Nintendo did a fantastic job of resetting this series. Kid Icarus hasn’t really had an identity in years, so they got to start fresh. As a result, the game is genuinely funny, constantly breaking the fourth wall, and has likable characters. Even some of the bosses get great lines. People often criticize Nintendo for not creating new characters. Technically the characters here aren’t new, but they might as well be, and this showcases that they’ve still got that skill down.
The presentation has lots of polish, from the visual identity of the world to even little things like the UI in the menus. It’s all really well thought-out. I’ve only tinkered with a little bit of the variable challenge settings, but the idea of gambling some hearts for a tougher difficulty move is pretty brilliant. The ability to break down weapons, purchase new ones, and fuse two together isn’t the type of combat depth you’d expect from a Nintendo game. It really shines in a lot of ways. It does so many things right.

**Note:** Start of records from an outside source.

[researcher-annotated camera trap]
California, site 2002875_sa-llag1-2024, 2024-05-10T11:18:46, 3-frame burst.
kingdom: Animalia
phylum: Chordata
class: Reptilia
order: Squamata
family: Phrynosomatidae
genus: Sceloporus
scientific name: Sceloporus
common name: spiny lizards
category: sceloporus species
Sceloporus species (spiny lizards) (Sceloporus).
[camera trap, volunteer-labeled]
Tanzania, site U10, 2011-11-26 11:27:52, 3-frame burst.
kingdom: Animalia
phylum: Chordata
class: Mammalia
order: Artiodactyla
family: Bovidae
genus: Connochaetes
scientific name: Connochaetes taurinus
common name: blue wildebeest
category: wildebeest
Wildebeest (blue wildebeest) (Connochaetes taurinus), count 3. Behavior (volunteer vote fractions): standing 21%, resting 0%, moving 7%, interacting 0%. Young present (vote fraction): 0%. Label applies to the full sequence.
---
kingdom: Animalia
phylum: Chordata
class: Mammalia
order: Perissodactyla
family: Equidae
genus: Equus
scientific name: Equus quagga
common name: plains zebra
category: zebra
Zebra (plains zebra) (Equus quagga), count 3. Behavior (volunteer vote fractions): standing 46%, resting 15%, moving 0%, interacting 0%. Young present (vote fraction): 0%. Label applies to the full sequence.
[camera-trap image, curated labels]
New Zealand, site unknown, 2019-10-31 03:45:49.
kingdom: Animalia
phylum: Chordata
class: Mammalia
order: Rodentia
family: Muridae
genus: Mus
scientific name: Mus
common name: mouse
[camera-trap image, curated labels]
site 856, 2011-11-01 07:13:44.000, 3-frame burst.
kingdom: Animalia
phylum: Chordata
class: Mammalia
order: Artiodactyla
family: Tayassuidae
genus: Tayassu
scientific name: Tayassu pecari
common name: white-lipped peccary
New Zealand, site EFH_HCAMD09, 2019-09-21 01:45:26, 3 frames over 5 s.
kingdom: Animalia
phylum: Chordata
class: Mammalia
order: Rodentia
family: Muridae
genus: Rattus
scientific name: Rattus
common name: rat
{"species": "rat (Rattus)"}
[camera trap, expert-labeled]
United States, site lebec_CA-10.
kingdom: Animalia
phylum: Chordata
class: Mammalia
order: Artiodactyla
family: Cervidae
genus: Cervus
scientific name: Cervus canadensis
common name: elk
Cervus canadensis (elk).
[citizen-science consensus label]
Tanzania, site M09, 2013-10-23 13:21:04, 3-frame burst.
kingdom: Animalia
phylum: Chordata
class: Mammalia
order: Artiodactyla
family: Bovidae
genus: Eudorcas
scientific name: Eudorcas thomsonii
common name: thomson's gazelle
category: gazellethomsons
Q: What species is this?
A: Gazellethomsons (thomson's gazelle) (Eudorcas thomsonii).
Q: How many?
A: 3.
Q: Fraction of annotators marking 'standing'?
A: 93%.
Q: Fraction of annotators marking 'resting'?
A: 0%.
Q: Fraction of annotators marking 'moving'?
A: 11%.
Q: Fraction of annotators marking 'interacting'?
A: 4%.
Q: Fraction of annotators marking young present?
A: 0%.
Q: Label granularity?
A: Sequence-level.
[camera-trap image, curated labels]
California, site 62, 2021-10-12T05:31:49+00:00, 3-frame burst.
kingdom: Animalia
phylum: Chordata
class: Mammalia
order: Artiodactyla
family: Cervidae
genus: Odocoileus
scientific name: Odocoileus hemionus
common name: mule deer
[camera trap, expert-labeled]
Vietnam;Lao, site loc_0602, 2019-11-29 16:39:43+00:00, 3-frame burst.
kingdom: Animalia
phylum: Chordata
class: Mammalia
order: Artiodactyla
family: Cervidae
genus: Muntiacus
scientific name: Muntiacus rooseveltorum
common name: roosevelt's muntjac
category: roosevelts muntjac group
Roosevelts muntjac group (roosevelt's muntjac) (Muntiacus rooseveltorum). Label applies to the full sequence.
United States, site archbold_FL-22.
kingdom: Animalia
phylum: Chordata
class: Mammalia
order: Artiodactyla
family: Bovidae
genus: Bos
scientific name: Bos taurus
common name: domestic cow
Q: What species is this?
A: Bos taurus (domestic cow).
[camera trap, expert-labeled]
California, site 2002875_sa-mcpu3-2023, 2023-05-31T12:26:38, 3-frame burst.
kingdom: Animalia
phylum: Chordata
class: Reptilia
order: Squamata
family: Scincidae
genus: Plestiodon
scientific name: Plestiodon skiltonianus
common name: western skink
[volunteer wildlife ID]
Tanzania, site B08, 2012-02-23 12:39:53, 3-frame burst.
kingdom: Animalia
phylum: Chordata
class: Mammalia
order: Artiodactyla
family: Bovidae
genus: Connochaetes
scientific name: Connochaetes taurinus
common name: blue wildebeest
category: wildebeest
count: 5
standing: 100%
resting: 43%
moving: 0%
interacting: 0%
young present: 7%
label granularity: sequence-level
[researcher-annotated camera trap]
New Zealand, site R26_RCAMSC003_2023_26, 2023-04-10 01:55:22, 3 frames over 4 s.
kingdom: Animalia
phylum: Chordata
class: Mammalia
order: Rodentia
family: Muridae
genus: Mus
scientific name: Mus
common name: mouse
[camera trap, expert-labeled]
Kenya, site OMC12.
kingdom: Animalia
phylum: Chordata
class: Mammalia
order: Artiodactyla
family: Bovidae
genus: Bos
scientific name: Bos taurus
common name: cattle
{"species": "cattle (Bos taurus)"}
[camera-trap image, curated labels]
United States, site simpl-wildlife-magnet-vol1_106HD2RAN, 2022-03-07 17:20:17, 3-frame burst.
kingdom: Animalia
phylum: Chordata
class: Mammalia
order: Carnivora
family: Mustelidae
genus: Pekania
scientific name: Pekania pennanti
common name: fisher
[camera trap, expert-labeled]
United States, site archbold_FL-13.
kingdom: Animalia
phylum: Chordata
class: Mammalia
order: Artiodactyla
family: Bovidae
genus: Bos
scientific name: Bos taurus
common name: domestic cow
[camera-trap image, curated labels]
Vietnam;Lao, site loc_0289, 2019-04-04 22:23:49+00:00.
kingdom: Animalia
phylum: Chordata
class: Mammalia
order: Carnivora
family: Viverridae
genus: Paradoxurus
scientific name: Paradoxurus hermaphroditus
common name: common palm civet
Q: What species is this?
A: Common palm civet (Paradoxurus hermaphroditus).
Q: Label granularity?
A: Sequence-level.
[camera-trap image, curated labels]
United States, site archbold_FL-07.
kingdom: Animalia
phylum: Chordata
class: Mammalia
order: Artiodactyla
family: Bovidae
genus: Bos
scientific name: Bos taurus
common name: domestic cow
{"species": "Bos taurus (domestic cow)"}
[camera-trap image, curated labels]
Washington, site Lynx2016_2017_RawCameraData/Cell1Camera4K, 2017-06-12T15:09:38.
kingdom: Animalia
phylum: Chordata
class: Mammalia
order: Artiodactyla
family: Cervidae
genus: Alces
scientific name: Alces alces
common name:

And it does one very important thing wrong.
The controls. They are not good. Now, they aren’t always outright bad. When you’re in the controlled flight segments, using the stylus to shoot feels more or less natural. (I say “more or less” because rather than holding the system, I rest it on my chest while I lay on my back. This sort of sacrifices the whole portable notion.) But the on-foot segments are extremely awkward using this control setup. Those segments are probably meant to be a minority in the game, but movement is so stilted and bizarre that those segments feel like they drag on and on.
What’s crazy about all this is that Nintendo clearly had a better option. The Circle Pad Pro is an underutilized device that could’ve greatly benefited this game. They even thought to make use of it — but it just gives left-handed people the same awkward control scheme as the rest of us. The game feels made for dual sticks, at least during the on-foot segments, and the decision not to use that is truly baffling.
I’m enjoying my time with the game, and I’m looking forward to more, but it’s a shame to see such great potential trip over such a mundane detail, especially since Nintendo is known for its incredibly precise controls. Oh well. It’s a blemish on an otherwise fantastic game — and like I said, the flying segments don’t really suffer this problem.
- With all the attention going to the Hunger Games release this weekend, it made sense to do a quick impressions post of the iOS game. I had already downloaded and played it just for fun, so I was the one to write it.
- My pet theory is that this mysterious Square game is some kind of iOS iteration of Crystal Chronicles. It all seems to fit to me, but I didn’t want to speculate too heavily in the news post.
- I had sworn off the Mass Effect 3 multiplayer after I promoted my Engineer for the achievement. I didn’t have any useless gamer baubles to chase, so I figured I’d get through some other backlog games. But every time I think I’m out, they pull me back in.